▶ EXCERPTED PASSAGE:

━━━━━━━━━━

What does the FDA’s revision of the Nutrition and Supplement Facts Labels mean for your brand and package design? SGK’s Carol Best shares her views and advice.
Carol Best, VP, Client Engagement, SGK, presents on the topic “Turning FDA Proposed Label Changes into a Competitive Advantage” on Wednesday morning at Packaging Digest’s Global Food & Beverage Packaging Summit in downtown Chicago July 7-8.
She will be covering:
• What the Food & Drug Administration's revision of the Nutrition and Supplement Facts Labels means for your brand and package design;
• The impact of the label change on packaging companies and their design/engineering strategy going forward;
• Tactics for adapting to new regulatory requirements to meet the changing needs of the packaging marketplace.
Best was generous enough to provide a sneak peek in responding to Packaging Digest’s questions about the topic:
What kind of interest and activity are you seeing related to the FDA's proposed revision of the Nutrition and Supplement Facts Labels changes?
Best: If we consider the regulations.gov website as an indicator of interest—we know this initiative has received more than 287,000 comments. That’s an astounding number when compared to comments received for both gluten free and hydrogenated oils—where there were less than 2,000 comments each.
What I have not yet seen, and I’m hoping my presentation will shed light upon, is that “interest" has not yet correlated to “activity.”
I passionately believe there are actions that organizations can do today that will immensely enable them to better manage this regulation change and, even better, to use it as a competitive advantage.

━━━━━━━━━━

▶ EXERCISE INSTRUCTIONS:
In the article about FDA label changes, condense the paragraph beginning "Carol Best, VP, Client Engagement" into a short bulleted list that keeps its main facts.

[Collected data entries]
━━━━━━━━━━

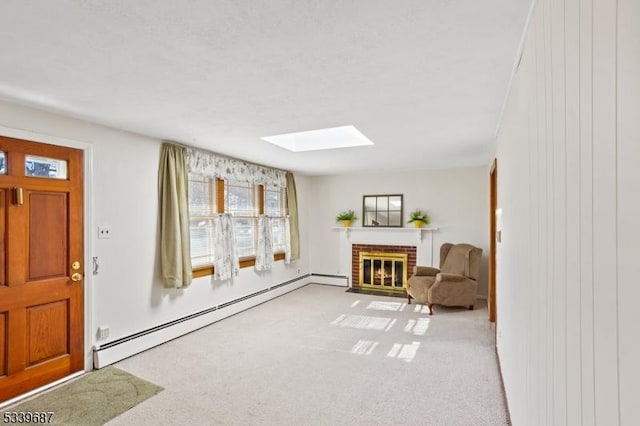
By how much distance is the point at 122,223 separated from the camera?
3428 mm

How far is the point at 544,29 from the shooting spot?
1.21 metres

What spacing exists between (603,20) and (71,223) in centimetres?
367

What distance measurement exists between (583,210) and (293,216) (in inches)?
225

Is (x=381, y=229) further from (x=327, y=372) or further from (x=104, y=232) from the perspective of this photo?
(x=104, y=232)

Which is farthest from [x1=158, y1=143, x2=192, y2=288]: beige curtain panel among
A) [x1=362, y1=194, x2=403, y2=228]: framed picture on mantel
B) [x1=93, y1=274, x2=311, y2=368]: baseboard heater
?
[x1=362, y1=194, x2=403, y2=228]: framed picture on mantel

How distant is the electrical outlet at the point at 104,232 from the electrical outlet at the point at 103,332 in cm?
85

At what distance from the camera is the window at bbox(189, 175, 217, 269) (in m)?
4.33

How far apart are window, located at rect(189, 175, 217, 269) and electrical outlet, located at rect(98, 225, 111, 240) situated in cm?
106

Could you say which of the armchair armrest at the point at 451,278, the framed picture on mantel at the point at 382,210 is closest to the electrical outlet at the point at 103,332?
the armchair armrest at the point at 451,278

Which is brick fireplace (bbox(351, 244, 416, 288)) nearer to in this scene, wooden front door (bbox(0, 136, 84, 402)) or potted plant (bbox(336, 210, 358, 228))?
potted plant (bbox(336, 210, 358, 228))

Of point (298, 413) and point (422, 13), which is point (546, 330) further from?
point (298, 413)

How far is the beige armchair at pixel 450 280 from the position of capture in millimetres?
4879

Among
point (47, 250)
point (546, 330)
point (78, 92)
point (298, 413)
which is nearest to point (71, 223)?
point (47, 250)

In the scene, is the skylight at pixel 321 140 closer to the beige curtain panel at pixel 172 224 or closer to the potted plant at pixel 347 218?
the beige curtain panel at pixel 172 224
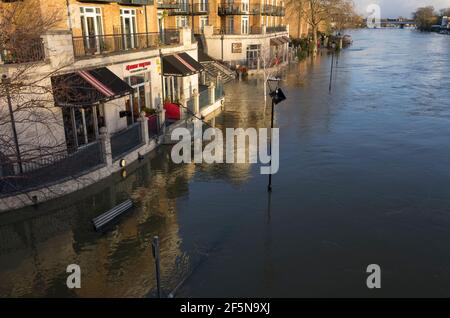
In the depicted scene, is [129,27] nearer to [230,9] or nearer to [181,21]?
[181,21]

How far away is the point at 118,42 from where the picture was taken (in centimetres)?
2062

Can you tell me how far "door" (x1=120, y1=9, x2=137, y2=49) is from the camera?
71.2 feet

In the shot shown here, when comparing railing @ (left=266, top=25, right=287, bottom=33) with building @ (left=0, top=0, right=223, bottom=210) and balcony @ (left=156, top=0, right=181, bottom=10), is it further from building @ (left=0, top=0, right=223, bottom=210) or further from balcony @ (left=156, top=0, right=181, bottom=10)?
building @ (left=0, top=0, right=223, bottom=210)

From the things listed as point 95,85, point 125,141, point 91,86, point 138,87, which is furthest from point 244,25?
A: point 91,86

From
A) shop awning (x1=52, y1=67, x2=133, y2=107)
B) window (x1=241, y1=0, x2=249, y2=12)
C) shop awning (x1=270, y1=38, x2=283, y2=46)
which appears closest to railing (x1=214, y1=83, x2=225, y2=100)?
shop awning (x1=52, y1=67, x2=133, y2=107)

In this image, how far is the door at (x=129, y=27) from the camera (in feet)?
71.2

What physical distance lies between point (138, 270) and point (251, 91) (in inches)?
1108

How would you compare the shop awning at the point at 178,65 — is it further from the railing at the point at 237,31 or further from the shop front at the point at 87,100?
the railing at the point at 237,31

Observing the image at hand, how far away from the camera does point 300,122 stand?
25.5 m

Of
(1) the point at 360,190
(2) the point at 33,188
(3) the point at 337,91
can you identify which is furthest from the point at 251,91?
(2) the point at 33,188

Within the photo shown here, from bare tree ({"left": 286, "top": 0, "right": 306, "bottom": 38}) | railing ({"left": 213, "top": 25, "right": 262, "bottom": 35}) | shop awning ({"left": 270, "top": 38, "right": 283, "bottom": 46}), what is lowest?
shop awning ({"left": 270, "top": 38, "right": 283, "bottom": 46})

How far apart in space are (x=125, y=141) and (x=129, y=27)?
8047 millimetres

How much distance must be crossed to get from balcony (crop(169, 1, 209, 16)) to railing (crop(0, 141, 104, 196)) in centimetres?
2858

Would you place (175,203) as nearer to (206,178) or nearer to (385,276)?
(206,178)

━━━━━━━━━━

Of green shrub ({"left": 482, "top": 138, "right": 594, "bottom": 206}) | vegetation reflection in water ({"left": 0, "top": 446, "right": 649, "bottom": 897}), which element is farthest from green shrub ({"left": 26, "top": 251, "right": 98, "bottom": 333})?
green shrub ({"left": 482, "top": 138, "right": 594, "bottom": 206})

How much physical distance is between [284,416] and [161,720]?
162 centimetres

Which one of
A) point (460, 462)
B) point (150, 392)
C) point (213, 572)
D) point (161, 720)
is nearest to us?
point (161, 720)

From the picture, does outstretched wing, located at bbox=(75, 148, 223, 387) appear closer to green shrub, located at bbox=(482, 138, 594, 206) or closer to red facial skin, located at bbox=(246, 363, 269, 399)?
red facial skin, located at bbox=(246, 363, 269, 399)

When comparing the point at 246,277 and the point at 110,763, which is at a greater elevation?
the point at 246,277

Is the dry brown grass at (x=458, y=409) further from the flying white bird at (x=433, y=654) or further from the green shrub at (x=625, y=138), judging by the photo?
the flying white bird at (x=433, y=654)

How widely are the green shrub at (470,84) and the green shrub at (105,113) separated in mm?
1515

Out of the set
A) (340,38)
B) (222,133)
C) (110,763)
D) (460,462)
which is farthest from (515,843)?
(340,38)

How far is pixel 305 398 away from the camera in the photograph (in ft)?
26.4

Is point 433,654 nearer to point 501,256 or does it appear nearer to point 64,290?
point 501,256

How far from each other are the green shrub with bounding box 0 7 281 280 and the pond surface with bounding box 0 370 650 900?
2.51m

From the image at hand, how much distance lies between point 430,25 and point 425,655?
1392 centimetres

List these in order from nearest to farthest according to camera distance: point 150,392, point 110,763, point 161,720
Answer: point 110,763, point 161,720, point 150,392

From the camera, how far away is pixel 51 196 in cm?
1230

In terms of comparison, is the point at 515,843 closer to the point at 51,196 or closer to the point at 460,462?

━━━━━━━━━━

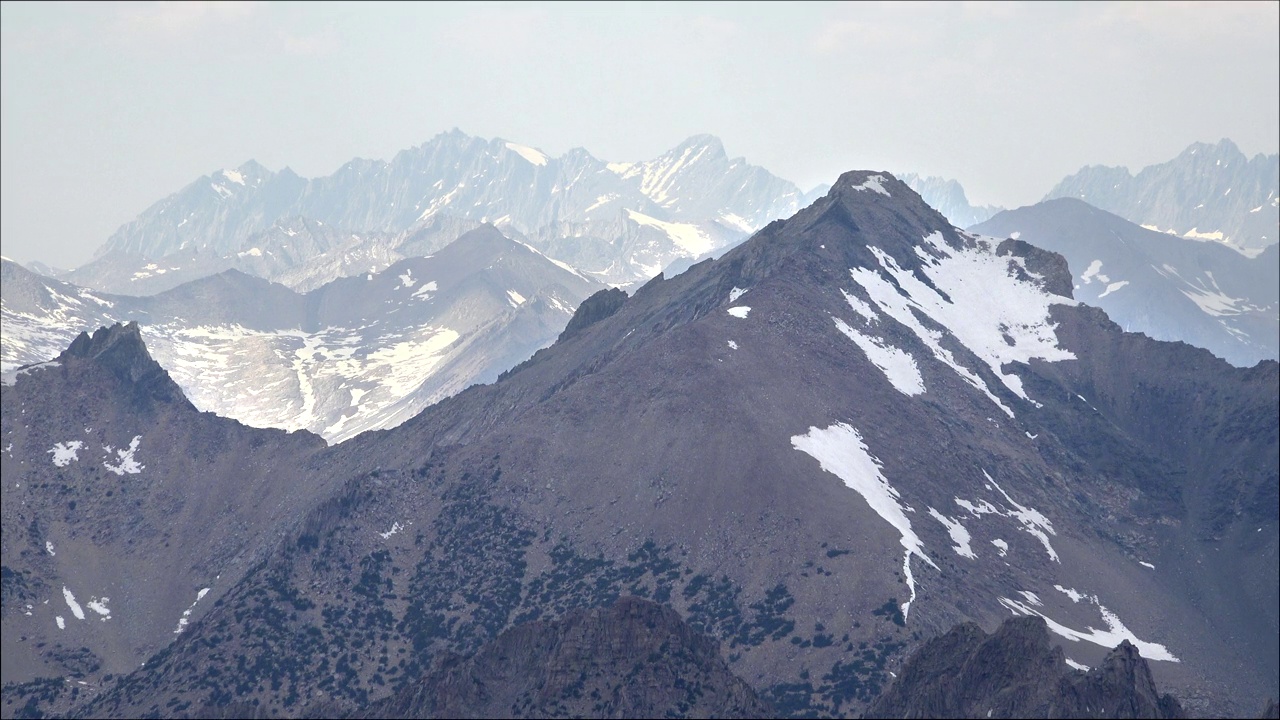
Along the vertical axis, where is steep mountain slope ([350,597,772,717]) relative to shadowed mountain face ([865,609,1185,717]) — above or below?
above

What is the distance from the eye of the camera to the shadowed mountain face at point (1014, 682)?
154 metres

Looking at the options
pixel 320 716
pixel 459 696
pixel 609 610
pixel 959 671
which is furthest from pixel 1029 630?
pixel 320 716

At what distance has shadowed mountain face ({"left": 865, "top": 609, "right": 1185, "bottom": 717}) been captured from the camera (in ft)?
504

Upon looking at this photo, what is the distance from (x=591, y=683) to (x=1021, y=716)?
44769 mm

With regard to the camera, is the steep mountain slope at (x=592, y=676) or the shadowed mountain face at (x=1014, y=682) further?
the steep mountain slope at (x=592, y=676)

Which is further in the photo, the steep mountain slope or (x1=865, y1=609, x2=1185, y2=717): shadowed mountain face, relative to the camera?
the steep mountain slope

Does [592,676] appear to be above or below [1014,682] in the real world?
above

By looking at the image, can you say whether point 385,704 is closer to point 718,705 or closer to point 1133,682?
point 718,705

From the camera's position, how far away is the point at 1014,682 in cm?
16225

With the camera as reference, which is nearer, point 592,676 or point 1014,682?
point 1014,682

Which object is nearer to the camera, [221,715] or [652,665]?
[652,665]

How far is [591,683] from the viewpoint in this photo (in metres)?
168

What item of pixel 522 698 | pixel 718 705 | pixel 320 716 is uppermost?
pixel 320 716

━━━━━━━━━━

▶ SOLUTION TO THIS EXERCISE:
- Speaker: Carol Best, VP, Client Engagement, SGK
- Talk: "Turning FDA Proposed Label Changes into a Competitive Advantage"
- When: Wednesday morning
- Event: Packaging Digest's Global Food & Beverage Packaging Summit, downtown Chicago, July 7-8